Baru-baru ini tepatnya tanggal 27 februari 2013,Global
Health USAID memberikan penghargaan kepada indonesia atas usahanya dalam
memerangi penyakit TBC. Indonesia berprestasi karena berhasil dalam menurunkan
kasus TBC sebesar 45 persen. lebih tepatnya, dari 343 kasus per 100.00 penduduk
(1990), menjadi 189 kasus per 100.000 penduduk (2010). bisa dibilang
prelevansinya turun 35 persen. tentunya keberhasilan itu tidak terlepas dari
tenaga kesehatan di puskesmas dan rumah sakit seluruh indonesia. mereka bekerja
keras dalam menyembuhkan kasus TBC yang kian hari kian meningkat. akhirnya
kerja keras mereka terbayar dengan menurunnya kasus TBC di indonesia. pada
umumnya bila jumlah CD4 dibawah 350, pasien diberi obat antiretrovial (ARV).
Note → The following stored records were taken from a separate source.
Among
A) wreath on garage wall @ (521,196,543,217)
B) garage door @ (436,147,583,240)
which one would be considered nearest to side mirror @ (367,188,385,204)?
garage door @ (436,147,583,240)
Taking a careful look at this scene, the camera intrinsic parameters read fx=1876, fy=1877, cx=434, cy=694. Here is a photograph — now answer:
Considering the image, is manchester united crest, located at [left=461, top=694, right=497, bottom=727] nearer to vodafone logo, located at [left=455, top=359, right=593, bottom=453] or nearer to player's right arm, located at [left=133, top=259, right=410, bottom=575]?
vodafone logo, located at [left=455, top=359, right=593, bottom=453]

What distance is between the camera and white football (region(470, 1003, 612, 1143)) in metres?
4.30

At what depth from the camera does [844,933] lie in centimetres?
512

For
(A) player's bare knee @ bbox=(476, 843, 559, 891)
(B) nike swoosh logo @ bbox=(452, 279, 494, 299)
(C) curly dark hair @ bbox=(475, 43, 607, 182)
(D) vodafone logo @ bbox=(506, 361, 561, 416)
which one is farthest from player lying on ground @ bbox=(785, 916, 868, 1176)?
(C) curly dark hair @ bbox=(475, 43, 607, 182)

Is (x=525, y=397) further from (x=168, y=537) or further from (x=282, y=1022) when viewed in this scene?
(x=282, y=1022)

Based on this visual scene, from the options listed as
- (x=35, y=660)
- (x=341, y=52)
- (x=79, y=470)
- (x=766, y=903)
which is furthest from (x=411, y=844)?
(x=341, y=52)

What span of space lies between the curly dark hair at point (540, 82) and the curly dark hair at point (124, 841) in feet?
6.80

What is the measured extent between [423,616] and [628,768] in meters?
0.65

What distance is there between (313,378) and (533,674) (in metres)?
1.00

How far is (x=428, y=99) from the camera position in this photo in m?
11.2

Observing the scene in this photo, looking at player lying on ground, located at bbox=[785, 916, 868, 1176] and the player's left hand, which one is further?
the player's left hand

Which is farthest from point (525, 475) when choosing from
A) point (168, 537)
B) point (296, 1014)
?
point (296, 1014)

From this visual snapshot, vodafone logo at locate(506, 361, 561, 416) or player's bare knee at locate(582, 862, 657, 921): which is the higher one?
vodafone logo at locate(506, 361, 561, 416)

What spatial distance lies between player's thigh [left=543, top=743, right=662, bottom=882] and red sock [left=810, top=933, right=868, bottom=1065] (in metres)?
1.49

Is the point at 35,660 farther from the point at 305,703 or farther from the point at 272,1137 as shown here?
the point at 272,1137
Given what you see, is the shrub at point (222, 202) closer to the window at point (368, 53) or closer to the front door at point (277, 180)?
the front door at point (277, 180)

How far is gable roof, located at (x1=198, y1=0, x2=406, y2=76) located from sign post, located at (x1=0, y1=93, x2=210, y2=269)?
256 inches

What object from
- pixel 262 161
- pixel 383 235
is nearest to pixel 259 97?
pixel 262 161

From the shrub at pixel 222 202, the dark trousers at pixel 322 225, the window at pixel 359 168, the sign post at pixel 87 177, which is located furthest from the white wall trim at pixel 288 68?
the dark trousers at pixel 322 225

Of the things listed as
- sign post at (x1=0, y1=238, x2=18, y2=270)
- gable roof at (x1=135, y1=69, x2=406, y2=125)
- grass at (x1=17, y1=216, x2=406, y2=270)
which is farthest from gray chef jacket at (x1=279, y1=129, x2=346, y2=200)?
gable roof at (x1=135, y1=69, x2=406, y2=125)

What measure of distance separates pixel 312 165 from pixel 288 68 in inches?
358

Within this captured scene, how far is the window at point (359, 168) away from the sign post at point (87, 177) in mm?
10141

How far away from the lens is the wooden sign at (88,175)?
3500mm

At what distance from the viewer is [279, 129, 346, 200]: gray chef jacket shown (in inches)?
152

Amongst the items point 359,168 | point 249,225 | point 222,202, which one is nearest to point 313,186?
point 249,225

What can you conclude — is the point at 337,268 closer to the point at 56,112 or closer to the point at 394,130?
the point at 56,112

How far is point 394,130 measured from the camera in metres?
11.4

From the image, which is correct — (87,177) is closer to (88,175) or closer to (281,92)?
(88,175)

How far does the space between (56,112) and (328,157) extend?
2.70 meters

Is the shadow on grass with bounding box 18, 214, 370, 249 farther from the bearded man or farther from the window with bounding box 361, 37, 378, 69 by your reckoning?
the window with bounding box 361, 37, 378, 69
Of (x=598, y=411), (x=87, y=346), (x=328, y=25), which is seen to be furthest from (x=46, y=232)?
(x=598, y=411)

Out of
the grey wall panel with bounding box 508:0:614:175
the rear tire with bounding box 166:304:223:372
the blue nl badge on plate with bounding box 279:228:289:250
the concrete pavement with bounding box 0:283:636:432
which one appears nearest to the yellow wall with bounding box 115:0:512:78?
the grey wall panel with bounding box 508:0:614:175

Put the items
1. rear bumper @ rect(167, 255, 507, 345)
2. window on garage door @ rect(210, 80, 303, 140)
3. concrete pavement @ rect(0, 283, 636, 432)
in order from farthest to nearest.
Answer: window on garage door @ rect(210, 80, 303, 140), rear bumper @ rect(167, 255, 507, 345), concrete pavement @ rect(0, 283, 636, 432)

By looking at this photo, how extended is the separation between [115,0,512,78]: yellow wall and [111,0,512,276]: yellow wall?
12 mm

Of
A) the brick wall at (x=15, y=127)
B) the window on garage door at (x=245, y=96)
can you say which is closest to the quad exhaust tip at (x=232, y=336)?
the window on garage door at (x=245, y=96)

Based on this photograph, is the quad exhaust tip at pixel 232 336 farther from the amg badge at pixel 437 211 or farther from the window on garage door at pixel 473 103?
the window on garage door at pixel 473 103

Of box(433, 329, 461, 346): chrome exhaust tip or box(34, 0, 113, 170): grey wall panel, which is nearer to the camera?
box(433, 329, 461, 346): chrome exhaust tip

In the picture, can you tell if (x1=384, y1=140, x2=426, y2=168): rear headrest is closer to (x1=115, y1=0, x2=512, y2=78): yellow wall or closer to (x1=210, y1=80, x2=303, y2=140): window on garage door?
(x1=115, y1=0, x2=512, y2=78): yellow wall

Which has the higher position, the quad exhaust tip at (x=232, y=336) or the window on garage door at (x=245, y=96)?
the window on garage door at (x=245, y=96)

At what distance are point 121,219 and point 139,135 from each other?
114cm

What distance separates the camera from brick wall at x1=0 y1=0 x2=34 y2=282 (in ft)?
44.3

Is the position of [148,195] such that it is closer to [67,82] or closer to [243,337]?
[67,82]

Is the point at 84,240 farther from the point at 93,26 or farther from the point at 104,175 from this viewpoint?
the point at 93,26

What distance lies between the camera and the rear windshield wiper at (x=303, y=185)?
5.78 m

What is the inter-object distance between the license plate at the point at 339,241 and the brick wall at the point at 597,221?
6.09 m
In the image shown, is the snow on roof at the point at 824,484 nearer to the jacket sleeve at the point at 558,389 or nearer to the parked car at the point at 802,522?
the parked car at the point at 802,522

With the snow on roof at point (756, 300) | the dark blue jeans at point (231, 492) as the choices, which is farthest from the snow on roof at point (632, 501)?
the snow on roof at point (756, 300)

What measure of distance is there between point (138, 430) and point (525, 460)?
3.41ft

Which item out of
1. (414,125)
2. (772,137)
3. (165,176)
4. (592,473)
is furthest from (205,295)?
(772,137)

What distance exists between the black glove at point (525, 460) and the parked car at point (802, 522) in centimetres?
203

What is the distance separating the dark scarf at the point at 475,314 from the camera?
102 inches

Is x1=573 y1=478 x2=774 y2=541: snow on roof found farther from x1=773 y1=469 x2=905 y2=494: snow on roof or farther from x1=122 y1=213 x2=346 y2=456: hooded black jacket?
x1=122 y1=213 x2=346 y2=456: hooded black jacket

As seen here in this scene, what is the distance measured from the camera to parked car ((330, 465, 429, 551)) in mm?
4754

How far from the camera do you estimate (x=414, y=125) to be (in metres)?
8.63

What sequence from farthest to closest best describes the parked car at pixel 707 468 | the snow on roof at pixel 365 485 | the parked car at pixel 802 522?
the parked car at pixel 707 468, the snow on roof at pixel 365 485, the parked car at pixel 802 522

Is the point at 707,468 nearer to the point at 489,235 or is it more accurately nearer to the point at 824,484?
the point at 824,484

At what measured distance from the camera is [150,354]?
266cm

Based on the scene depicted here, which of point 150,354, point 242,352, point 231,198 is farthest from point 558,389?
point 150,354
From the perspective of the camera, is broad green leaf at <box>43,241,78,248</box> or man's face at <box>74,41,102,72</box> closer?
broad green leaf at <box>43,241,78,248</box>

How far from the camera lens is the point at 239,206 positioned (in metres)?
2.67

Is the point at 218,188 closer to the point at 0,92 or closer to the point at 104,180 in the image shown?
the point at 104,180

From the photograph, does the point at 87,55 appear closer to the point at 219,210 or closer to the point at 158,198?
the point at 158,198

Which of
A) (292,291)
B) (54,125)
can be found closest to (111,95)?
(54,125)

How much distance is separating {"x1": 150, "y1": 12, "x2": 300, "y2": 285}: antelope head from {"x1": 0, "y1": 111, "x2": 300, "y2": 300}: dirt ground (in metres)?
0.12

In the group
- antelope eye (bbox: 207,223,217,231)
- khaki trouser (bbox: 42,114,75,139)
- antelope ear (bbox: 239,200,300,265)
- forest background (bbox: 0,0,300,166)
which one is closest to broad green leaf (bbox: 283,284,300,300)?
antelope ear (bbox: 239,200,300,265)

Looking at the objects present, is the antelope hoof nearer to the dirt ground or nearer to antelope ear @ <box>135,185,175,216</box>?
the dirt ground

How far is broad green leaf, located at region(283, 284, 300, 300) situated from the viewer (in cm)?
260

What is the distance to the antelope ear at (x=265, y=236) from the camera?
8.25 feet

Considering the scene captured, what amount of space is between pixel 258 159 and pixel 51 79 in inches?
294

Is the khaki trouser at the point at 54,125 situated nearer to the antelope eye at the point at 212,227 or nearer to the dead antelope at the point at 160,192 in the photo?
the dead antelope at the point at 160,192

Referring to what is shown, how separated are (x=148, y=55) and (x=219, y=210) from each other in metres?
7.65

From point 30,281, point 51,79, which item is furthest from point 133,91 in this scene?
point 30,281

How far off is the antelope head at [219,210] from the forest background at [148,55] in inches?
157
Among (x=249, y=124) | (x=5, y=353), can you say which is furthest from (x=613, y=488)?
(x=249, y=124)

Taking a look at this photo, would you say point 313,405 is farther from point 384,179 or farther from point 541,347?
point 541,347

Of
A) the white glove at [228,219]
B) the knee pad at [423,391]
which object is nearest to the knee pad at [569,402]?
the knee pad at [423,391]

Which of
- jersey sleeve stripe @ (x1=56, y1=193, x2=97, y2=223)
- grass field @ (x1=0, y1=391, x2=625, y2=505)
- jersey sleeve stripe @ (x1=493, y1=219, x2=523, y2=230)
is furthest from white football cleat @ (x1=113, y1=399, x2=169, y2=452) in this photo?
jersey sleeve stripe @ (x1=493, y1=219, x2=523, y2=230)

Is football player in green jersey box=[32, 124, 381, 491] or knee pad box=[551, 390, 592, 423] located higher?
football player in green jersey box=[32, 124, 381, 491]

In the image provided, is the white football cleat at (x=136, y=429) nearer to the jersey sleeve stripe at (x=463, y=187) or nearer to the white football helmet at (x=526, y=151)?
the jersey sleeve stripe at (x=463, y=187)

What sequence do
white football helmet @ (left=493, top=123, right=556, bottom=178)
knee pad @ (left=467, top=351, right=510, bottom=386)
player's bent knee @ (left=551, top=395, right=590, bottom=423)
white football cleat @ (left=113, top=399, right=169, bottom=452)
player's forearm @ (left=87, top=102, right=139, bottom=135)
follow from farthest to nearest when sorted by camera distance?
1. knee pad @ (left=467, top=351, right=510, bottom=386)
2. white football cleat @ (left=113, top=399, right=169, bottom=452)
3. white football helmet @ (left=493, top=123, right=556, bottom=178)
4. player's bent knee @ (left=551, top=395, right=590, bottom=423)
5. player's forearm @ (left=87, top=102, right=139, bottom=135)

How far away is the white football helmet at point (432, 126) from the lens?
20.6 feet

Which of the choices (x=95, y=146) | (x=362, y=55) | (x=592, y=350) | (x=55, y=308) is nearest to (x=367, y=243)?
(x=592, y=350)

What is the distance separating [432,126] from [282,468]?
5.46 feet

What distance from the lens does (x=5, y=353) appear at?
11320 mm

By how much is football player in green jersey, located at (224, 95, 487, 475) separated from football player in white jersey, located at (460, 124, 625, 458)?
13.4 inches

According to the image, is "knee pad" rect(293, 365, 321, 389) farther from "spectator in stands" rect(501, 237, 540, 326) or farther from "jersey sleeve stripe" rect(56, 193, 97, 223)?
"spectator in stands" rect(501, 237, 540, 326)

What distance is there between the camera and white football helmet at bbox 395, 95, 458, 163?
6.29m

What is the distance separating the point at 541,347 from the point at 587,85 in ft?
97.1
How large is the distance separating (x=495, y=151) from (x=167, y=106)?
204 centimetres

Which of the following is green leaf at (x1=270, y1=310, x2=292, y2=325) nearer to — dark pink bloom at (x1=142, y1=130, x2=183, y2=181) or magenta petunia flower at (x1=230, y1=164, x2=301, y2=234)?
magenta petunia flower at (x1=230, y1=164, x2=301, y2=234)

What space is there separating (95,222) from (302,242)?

salah satu contoh puskesmas yang berhasil menjadi puskesmas percontohan untuk
penanganan TB-HIV adalah puskesmas kecamatan tebet.
Kendala terbesar penanggulangan penyakit ini adalah
ketidakdisiplinan penderita minum obat. hal ini dikarenakan banyaknya obat dan
lamanya jangka waktu minum obat membuat penderita sering malas dan bosan untuk
terus meminum obat ini. hal ini mengakibatkan bakteri penyebab TBC menjadi kebal
terhadap dua obat TB utama, yaitu rifampisin dan isoniazid.